I have no particular wish to counter that claim, if it is correct. But I certainly do have an interest in critically evaluating it so as to evaluate whether it is likely to be correct or not. And it seems to me that there is, at the very least, reasonable doubt.
Let us begin with James, Jesus’ brother. I recently had passed on to me a copy of a small booklet published by Sean Freyne, entitled Retrieving James/Yakov the Brother of Jesus. Flipping through it, I found some quite common claims repeated (pp.4-5): On the one hand, James is presumed to be included in the generic references to Jesus’ brothers in Mark 3:31-35 and parallels, and John 7:2-10. On the other hand, Freyne notes that “The most plausible inference would be that Jesus and James were somehow at odds during this period, but personal animosity is scarcely provable” (p.4).
Such evidence needs to be contrasted with the reference in the Gospel tradition to families being divided because of him, which might lead us to believe that he had some supporters within his own family. But even if there were antagonism or otherwise soured relations between Jesus and James, this does not in any way lead to the conclusion that the estrangement lasted until Jesus’ death.
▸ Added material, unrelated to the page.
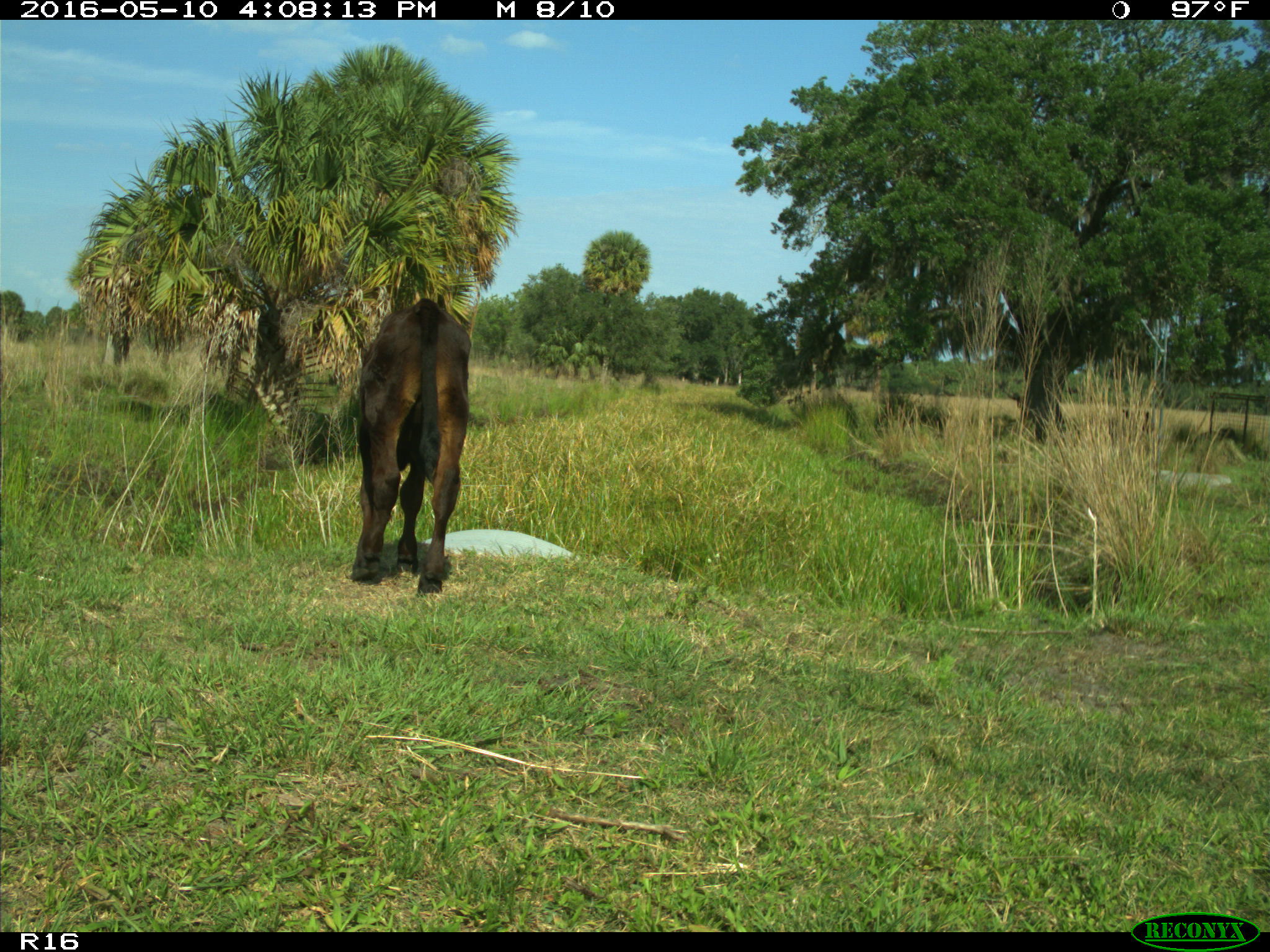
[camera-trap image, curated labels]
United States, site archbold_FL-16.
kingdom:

In the early Jewish-Christian work known as the Gospel of the Hebrews, James is depicted as fasting and eagerly anticipating seeing Jesus alive! While there is no real reason to think the scene is historical, it does suggest that the Jewish Christians who produced that work did not think Jesus and James were estranged in the period immediately following the crucifixion, and there is no indication that this represented a changed state of affairs.
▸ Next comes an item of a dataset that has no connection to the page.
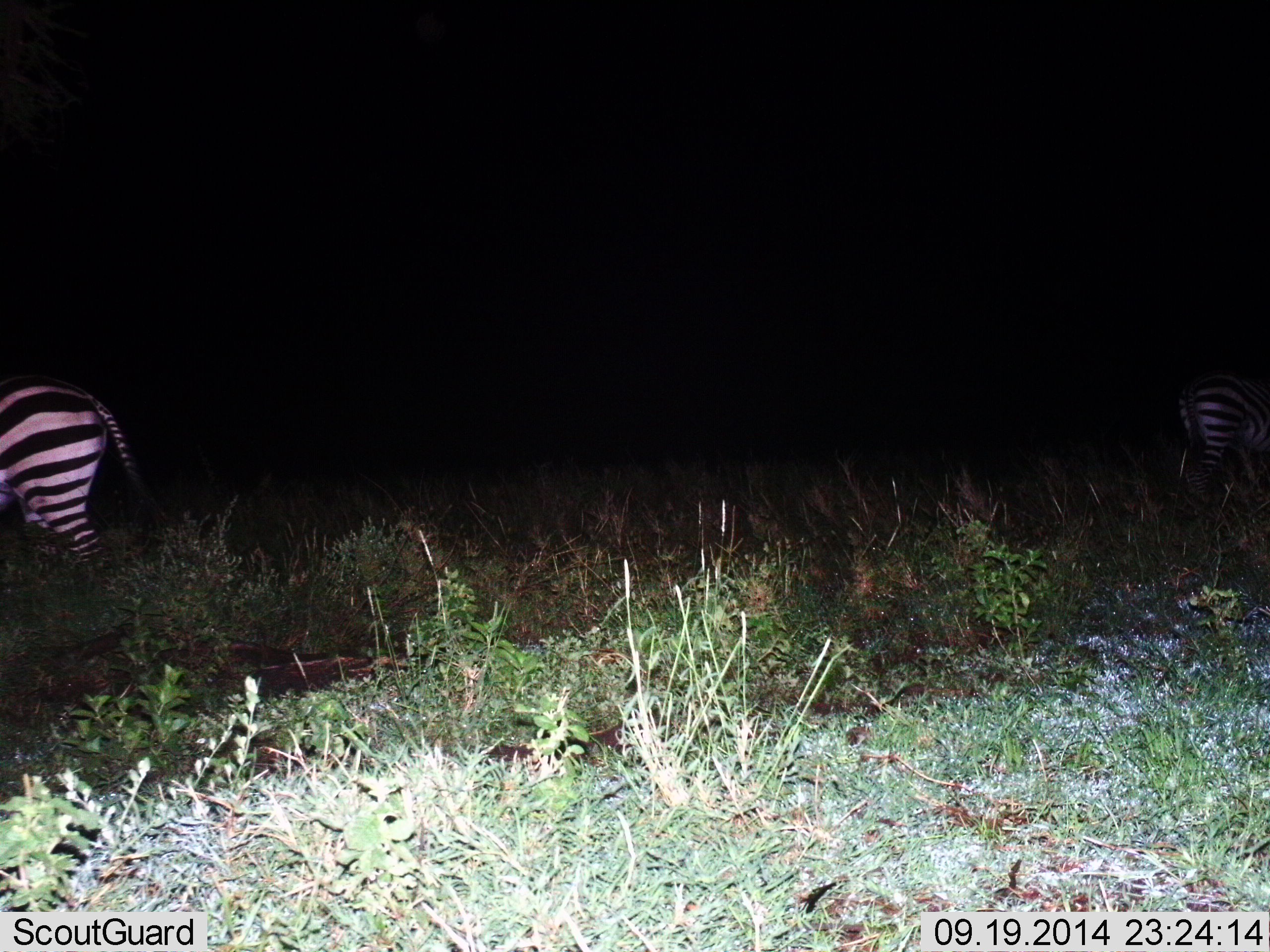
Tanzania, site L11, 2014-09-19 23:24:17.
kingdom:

This is important because James is sometimes listed as a skeptic who was converted, and converted skeptics are often appealed to as evidence of a religion’s truthfulness. It does not seem that the evidence we have regarding James fits unambiguously into this category.
When we turn to Paul, we clearly are dealing with an opponent who becomes a proponent of the movement he once persecuted. But here too we could easily be misled by the assumption that the account of Paul’s Damascus Road experience is historical, or if historical that it is straightforwardly so. Paul mentions having had visionary experiences, but never describes a “conversion experience” with details resembling what is narrated in Acts.Paul’s persecution of the church requires prior awareness of Christianity. He mentions that he had relatives who joined the Christian movement before he did (Romans 16:7). Is it not possible that Luke has confused the order of two significant events (just as we know that events are not always related chronologically in the Gospels), and that Paul was first struck by blindness or some other illness, a Christian prayed for his recovery in spite of Paul’s persecution of the movement, and as a result Paul changed his mind about them – and eventually had an experience that persuaded him that he was called not only to cease persecuting Christians but to spread their message himself? These are the details we find in Acts 9:1-19 – with one relatively minor but nevertheless important difference in chronological order. And without a confidence about the precise chronological arrangement of material in our narrative sources that no one who has studied the Gospels critically can have, the assumption that Paul went from persecutor to proclaimer of Christianity as a result of a direct encounter with or vision of Jesus cannot be regarded as having a high degree of certainty.
None of this proves that ‘Christianity is false’, or that ‘religious experiences are the result of nothing more than the workings of the human subconscious’. But it does suggest that it may be unjustified to regard Christianity as being in a category all of its own, with irrefutably powerful historical evidence in its favor that other religions do not have. On the contrary, the evidence we have does not prove, but certainly seems compatible with the viewpoint, that people were drawn to Christianity in its earliest years for much the same reasons, and by way of many of the same processes, as result in conversions today. And if that is the case, then it may be that the appropriate questions to ask about Christianity are not “Can its claims about past events be proven beyond reasonable doubt?” but “What was/is it about Christianity that has led people to have a positive life-changing experience in connection with it?”